The study which followed thousands of people over the age of 25, identified proteins linked to the development of dementia if their levels are imbalanced in middle age. The findings published in Science Translational Medicine could contribute to the development of new diagnostic tests or even treatments for diseases that cause dementia.
Most proteins have functions unrelated to the brain
Keenan Walker, a neuroscientist at the US National Institute on Aging in Bethesda, Maryland says “We see so much involvement of peripheral biology decades before the typical onset of dementia”.
Armed with blood samples from more than 10,000 participants, Walker and his colleagues asked whether they could find predictors of dementia years before its onset by looking at a person’s proteome the collection of all the proteins expressed in the body. They looked for any signs of dysregulation when protein levels are much higher or lower than normal.
The samples were collected as part of an ongoing study that began in 1987. The participants returned for examination six times over three decades, during which time approximately 1 in 5 of them developed dementia.
The researchers found 32 proteins that, when dysregulated in people between the ages of 45 and 60, were strongly associated with an increased likelihood of developing dementia later in life. It’s not clear exactly how these proteins might be involved in the disease, but it’s “very unlikely that this association is due to chance alone,” Walker says.

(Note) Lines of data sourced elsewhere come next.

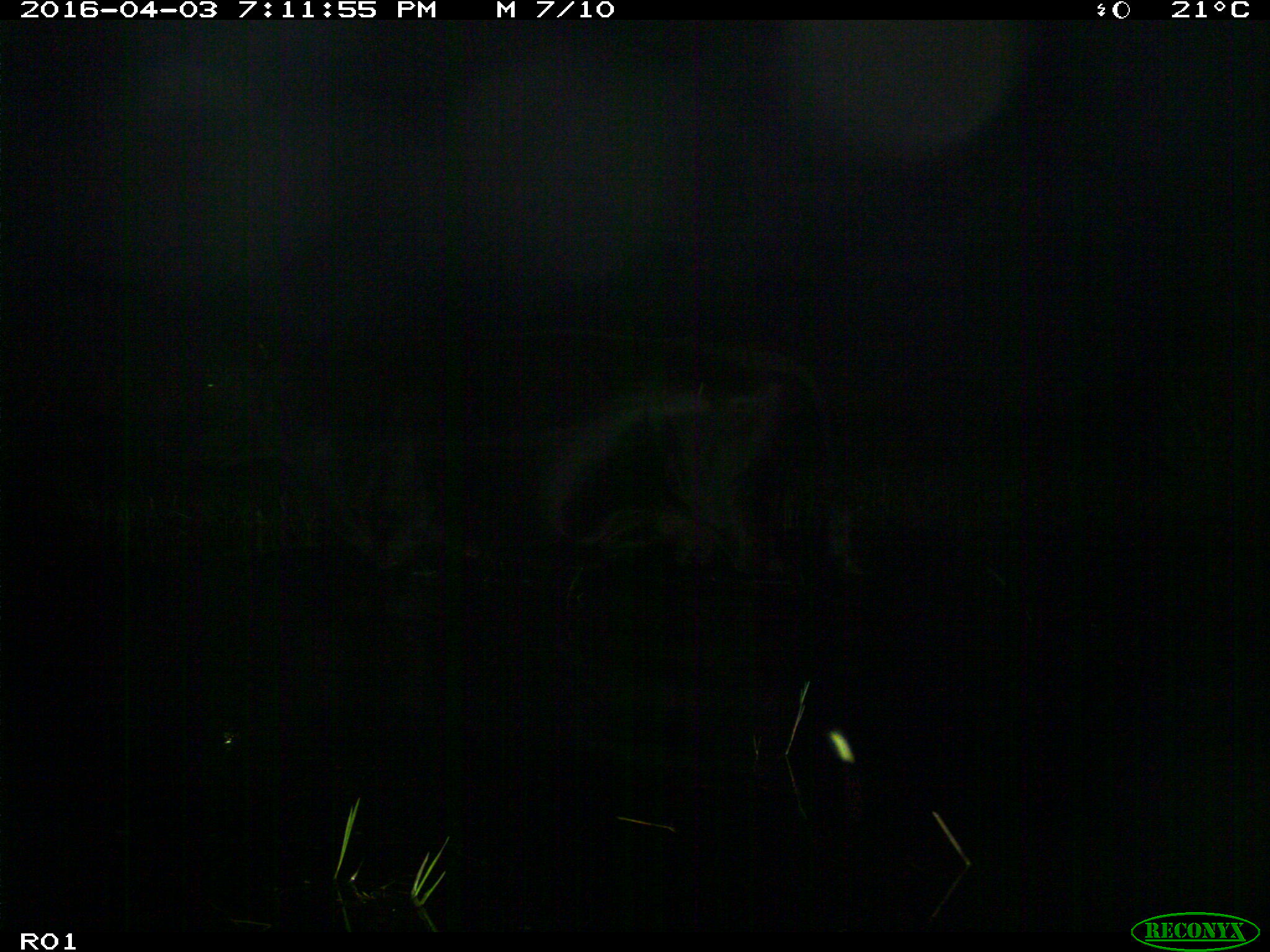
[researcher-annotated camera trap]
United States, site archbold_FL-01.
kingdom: Animalia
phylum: Chordata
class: Mammalia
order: Artiodactyla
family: Bovidae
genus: Bos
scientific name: Bos taurus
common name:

He says “Not all proteins showed changes in both plasma and brain tissue,” says Nicholas Seyfried, a biochemist and neuroscientist at Emory University in Atlanta, Georgia. For example, one of the proteins found with the strongest link to dementia risk called GDF15 was not detected in the brain, suggesting that “mechanisms below the neck could also play a role”.
Walker says that while a person’s proteome alone cannot predict their risk of developing dementia, it could possibly enhance the power of existing predictors such as age and family history.
As expected, some of the proteins the researchers identified are active in the brain but most have other roles in the body. A handful have been linked to proteostasis the process of carefully balancing protein levels in the proteome.
This regulation is important to keep proteins from breaking down and clumping together, which happens to amyloid and tau protein in the brains of people with Alzheimer’s disease, the most common cause of dementia.
The study found altered levels of many proteins both in the brain tissues of those who died of Alzheimer’s disease and in the blood of those still living with it. These were associated with the presence of amyloid and tau proteins, suggesting that they are somehow involved in disease-specific processes.
Other proteins identified in the study were linked to the immune system, adding to “growing evidence for the role of innate and adaptive immune function in dementia,” says Jin-Tai Yu, a physician and scientist who specializes in dementia at Fudan University in Shanghai, China. Yu and his team previously found that people with immune diseases are more susceptible to Alzheimer’s disease later in life.
There is still a long way to go to understand exactly how any of these proteins fit into the physiology of dementia, and a much better understanding of the underlying mechanisms is needed before humans will benefit. Such insights “can potentially open the door to early intervention,” says Seyfried. For Walker, the goal in the future is to see if these proteins could potentially be used as markers to identify different dysregulated pathways in people with dementia and help provide more personalized treatment.